Ha senso oggigiorno parlare di “cultura” metropolitana? La risposta è sicuramente negativa: infatti, quello che apprezziamo quotidianamente non è il vero volto della vita cittadina, ma ne costituisce il riflesso propagandato dai media e dalla pubblicità, i quali ne enfatizzano la dorata parvenza risultante da accurate strategie pubblicitarie dettate esclusivamente dai relativi profitti finanziari. Non bisogna sottovalutare inoltre il fatto che attraversiamo un'epoca segnata dalla complessità e dalla relatività, entrambe suscettibili di distogliere facilmente l'attenzione dell'osservatore.

Quella metropolitana è una complessità operativa e tecnica e perciò capace di condividere poco o punto con la reale portata della vita quotidiana. La città si propone di conseguenza come il luogo elettivo per la attuazione delle sempre più complesse strategie tecnologiche, oltre che per la più esasperata specializzazione, al punto che quasi tutte le energie intellettuali risultino canalizzate in senso meramente neutrale e funzionalistico. La città privilegia infatti la competizione merceologica, nel senso di proporsi come vetrina adibita all'ostentazione dell'uomo tecnologico, con tutto il suo ingannevole spettacolo, al fine di esasperarne i falsi bisogni.
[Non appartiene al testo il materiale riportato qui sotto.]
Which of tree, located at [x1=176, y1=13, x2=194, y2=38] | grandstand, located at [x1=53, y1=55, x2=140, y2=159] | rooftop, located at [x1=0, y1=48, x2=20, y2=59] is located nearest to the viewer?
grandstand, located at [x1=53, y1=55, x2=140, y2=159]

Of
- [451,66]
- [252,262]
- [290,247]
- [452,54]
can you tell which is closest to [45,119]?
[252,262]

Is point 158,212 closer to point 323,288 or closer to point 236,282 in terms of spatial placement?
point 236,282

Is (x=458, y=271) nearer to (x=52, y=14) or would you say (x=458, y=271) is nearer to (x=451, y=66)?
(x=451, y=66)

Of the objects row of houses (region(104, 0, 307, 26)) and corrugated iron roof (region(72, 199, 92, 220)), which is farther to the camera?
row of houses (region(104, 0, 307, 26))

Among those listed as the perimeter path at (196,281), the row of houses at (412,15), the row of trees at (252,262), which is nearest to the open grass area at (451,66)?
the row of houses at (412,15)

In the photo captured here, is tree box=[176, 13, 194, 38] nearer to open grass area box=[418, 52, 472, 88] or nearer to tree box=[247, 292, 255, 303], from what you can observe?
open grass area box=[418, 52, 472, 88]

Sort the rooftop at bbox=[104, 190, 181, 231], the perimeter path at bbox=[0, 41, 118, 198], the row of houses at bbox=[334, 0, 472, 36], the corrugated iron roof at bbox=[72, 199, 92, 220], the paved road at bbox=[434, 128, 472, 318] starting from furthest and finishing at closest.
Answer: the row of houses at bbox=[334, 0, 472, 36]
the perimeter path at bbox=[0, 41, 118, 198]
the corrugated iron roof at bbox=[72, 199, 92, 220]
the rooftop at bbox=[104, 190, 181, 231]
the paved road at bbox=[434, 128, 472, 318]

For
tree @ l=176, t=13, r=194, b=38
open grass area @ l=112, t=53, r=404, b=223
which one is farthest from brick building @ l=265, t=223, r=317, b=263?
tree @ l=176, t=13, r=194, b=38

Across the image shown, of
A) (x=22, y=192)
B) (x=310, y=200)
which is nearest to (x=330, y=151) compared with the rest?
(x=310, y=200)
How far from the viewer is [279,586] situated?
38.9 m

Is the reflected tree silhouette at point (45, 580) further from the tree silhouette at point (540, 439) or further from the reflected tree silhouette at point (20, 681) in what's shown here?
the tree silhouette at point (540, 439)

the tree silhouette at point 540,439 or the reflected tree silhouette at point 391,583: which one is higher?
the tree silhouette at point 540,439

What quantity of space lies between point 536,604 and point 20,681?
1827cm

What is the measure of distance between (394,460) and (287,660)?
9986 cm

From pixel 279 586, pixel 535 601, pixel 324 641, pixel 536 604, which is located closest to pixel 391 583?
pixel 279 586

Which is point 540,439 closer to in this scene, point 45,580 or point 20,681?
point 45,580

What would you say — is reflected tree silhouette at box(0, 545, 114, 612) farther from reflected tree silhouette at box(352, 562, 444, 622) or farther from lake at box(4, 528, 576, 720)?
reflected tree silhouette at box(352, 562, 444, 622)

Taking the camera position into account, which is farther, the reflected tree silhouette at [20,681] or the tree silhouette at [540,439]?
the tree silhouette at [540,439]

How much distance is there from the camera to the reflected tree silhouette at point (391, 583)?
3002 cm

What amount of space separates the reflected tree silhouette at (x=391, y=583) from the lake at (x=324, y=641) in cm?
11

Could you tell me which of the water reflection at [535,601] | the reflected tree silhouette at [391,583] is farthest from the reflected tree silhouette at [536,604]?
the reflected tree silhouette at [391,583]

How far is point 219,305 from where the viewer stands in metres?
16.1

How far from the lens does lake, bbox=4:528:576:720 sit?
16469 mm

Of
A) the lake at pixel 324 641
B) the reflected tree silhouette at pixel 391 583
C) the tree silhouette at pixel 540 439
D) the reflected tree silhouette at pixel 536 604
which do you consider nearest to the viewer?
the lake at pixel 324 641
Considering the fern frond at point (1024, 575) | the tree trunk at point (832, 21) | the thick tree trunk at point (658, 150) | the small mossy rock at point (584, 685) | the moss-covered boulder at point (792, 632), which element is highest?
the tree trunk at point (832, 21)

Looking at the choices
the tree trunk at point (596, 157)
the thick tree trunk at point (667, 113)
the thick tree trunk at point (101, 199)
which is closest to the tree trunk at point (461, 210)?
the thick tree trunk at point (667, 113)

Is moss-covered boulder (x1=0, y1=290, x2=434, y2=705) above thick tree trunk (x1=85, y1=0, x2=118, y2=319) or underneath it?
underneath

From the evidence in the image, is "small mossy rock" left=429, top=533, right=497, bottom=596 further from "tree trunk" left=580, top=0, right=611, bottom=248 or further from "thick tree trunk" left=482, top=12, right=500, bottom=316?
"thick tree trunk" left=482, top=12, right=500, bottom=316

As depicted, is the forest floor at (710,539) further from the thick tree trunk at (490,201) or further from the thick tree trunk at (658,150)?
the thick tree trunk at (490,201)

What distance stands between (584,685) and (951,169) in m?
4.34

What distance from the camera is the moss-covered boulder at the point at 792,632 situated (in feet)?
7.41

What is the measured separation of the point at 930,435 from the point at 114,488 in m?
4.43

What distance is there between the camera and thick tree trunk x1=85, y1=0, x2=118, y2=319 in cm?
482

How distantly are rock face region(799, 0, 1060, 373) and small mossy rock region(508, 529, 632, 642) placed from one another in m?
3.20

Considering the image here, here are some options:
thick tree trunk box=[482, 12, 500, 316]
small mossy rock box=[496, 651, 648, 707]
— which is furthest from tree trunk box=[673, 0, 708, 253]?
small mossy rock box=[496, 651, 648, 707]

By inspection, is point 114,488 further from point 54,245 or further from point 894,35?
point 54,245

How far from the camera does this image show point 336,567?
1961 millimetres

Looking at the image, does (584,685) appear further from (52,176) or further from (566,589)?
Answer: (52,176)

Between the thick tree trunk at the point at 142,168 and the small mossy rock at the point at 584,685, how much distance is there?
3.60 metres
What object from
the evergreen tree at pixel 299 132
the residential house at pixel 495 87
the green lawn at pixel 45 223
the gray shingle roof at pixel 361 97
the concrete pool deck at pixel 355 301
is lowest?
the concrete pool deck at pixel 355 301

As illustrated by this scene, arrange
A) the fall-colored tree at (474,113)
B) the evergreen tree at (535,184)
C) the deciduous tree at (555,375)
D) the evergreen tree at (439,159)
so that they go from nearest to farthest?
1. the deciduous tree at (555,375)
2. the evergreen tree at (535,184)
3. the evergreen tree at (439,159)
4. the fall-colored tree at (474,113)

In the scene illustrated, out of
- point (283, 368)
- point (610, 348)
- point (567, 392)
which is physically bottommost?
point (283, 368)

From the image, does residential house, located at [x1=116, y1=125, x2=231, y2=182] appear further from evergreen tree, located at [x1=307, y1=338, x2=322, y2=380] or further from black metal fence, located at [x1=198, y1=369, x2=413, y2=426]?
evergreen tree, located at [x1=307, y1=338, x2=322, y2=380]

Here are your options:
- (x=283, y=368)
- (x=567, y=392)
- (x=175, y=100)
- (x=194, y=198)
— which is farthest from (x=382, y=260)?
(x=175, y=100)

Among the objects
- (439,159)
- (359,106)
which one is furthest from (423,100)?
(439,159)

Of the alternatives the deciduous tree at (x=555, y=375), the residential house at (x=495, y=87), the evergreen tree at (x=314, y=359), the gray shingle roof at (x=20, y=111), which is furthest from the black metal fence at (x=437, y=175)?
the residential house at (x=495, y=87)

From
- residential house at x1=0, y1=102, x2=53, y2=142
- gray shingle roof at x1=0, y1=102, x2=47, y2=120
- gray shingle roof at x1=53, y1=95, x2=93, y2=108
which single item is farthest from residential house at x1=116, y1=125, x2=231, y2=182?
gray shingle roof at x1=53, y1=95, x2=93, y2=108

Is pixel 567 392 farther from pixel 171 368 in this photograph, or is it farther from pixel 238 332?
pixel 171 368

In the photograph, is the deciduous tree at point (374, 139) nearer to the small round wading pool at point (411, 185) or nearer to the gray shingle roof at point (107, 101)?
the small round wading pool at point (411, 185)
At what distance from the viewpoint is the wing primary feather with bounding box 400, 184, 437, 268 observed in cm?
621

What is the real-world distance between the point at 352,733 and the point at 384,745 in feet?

A prima vista, questa situazione può presentarsi affidabile e razionale, se non addirittura, secondo l'opinione prevalente, scientifica. Ma, a una meno superficiale analisi, essa evidenzia invece l'aspetto contraddittorio, parziale e riduzionistico della situazione, atteso che la realtà, quella autentica derivata dalla vita quotidiana, risulti essere invece ben più articolata.

La vita metropolitana si propone così in maniera univoca e capace di produrre soltanto pesanti ripercussioni negative sugli individui collocati ai suoi margini, oltre che su quelli virtualmente integrati nella sua perversa dinamica socioantropologica. Si apprezza infatti il ricorso di una stretta relazione tra il cartellone pubblicitario proponente il solito personaggio di successo, dall'espressione sempre allegra e vestito alla moda, e la persona comune, magari con l'aria annoiata e indifferente, con lo sguardo distratto rivolto verso quel cartellone attraverso il finestrino del tram.

Si desume agevolmente come la città renda l'individuo infelice rispetto all'ingannevole benessere economico ostentato. Essa induce di conseguenza all'apatia, alla solitudine, all'indifferenza, al cinismo, all'ansia e all'invidia, tutti indicatori di un preoccupante aggravamento della condizione esistenziale di imponenti settori della popolazione. Al riguardo, appare emblematica la condizione riservata ai bambini e alle persone anziane, entrambi parcheggiati davanti a uno schermo televisivo. Per essi non sono più disponibili spazi nei quali potersi esprimere liberamente. D'altra parte, è proprio questo il volto del nuovo totalitarismo neoliberista, il quale subordina persino l'interesse per la persona alla relativa capacità produttiva. Questa è purtroppo la “cultura” imposta dalla metropoli tecnologica, nella quale persino il dialogo con l'altro risente di tale difficoltà, la quale anonimizza, invecchia e...uccide!